→ CONSIGNE A
Recopiez à l'identique la liste, de la ligne qui contient « How far from point » jusqu'à la fin de la liste, les deux bornes comprises. Laissez les images de côté, s'il vous plaît.

→ TEXTE À LIRE
————

6Entre la distanciation passive de celui qui s’ennuie et l’intérêt de celui qui se sent partie prenante, les outils numériques ouvrent désormais une troisième possibilité : celle de témoigner de son ennui, sans s’en détourner pour autant.
7« J’envoie des snapchats de tout ce qui me vient à l’esprit parce que je m’ennuie », nous explique Léa, 15 ans : les exemples sont nombreux de ces usages numériques que les adolescents racontent à la fois comme la fuite et l’expérience même de l’ennui. Ce sont des plaintes littérales, envoyées par sms ou postées sur ask.fm, « je m’ennuie », ou des rappels de l’heure qu’il est, exprimant ce sentiment d’une durée « en trop » dont se nourrit l’ennui.
La main psychique
8Le téléphone mobile est alors le moyen privilégié pour tenter d’avoir une prise sur le temps, que l’ennui rend lent et lourd. Mais la magie expressive que l’on prête à la communication ne fonctionne pas toujours chez les adolescents comme une sortie de soi : les mots et les images collent au temps qui ne passe pas, comme englués, sans offrir l’ouverture attendue. L’expression numérique est alors en prise directe avec « tout ce qui se passe dans la tête » :
9Écrire un sms comme on griffonne, et prendre une photo comme on soupire, pour décharger un trop-plein d’excitation, sont des modes d’expression nés de l’ennui, mais qui ne s’en éloignent pas. L’écriture qui fait du « surplace » est alors le contraire du « transport intérieur » : l’expression piétine et l’écran est une fausse ouverture dans l’espace rétréci par l’ennui.
10A. Green (1995) parlait de la pulsion comme d’une « main psychique » pour désigner cette continuité corporelle entre la tension intérieure et sa manifestation. Les mots répétés à l’identique, à la recherche d’un effet dilatoire, ou les photos du mur de sa chambre envoyés avec un « bisou » semblent les produits de cette main pulsionnelle chez les adolescents qui ont à composer avec un degré d’excitation interne important et quasi constant pendant toute cette période, comme l’a montré, entre autres, P. Jeammet (1980). Si cette excitation est loin de se présenter toujours clairement sous le regard de l’observateur, c’est précisément qu’elle prend souvent le masque de l’ennui, de l’indifférence, ou du retrait, qui sont, en termes psychanalytiques, autant de « contre-investissements » mobilisés par les adolescents comme des mesures défensives en réponse à leur tumulte intérieur.

————

→ CONSIGNE B
D'après le texte sur l'ennui des adolescents, à quoi A. Green comparait-il la pulsion ?

→ LISTE FOURNIE
————

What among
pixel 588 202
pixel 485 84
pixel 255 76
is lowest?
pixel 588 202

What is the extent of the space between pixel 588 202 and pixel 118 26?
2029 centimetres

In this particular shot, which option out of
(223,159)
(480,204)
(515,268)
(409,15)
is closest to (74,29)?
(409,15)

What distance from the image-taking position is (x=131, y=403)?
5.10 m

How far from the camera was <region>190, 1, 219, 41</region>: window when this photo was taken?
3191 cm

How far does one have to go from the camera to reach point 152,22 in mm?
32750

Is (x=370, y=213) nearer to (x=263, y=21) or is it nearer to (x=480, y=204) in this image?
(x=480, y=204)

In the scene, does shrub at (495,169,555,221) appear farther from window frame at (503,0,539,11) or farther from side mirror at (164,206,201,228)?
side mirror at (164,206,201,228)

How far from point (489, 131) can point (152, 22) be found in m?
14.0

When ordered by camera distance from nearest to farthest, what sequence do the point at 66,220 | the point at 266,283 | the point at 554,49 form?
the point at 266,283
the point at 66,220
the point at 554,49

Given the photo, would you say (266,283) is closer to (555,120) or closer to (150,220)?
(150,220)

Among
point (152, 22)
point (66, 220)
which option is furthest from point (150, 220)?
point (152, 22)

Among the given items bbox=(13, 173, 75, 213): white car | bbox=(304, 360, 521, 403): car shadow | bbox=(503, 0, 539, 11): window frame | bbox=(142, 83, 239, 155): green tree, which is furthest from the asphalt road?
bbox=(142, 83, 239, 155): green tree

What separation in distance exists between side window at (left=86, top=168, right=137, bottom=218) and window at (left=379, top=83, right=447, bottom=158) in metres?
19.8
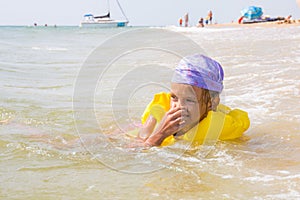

————

→ CORRIGÉ A
How far from point (489, 131) can point (152, 22) be found in m?
14.0

When ordered by camera distance from nearest to farthest, what sequence do the point at 66,220 | the point at 266,283 | the point at 554,49 form?
the point at 266,283
the point at 66,220
the point at 554,49

Given the photo, would you say (266,283) is closer to (555,120) or closer to (150,220)?
(150,220)

Among
point (152, 22)
point (66, 220)
which option is furthest from point (150, 220)?
point (152, 22)

Among the given items bbox=(13, 173, 75, 213): white car | bbox=(304, 360, 521, 403): car shadow | bbox=(503, 0, 539, 11): window frame | bbox=(142, 83, 239, 155): green tree, which is furthest from the asphalt road?
bbox=(142, 83, 239, 155): green tree

What separation in distance exists between side window at (left=86, top=168, right=137, bottom=218) and window at (left=379, top=83, right=447, bottom=158) in metres?
19.8

→ CORRIGÉ B
À une « main psychique ».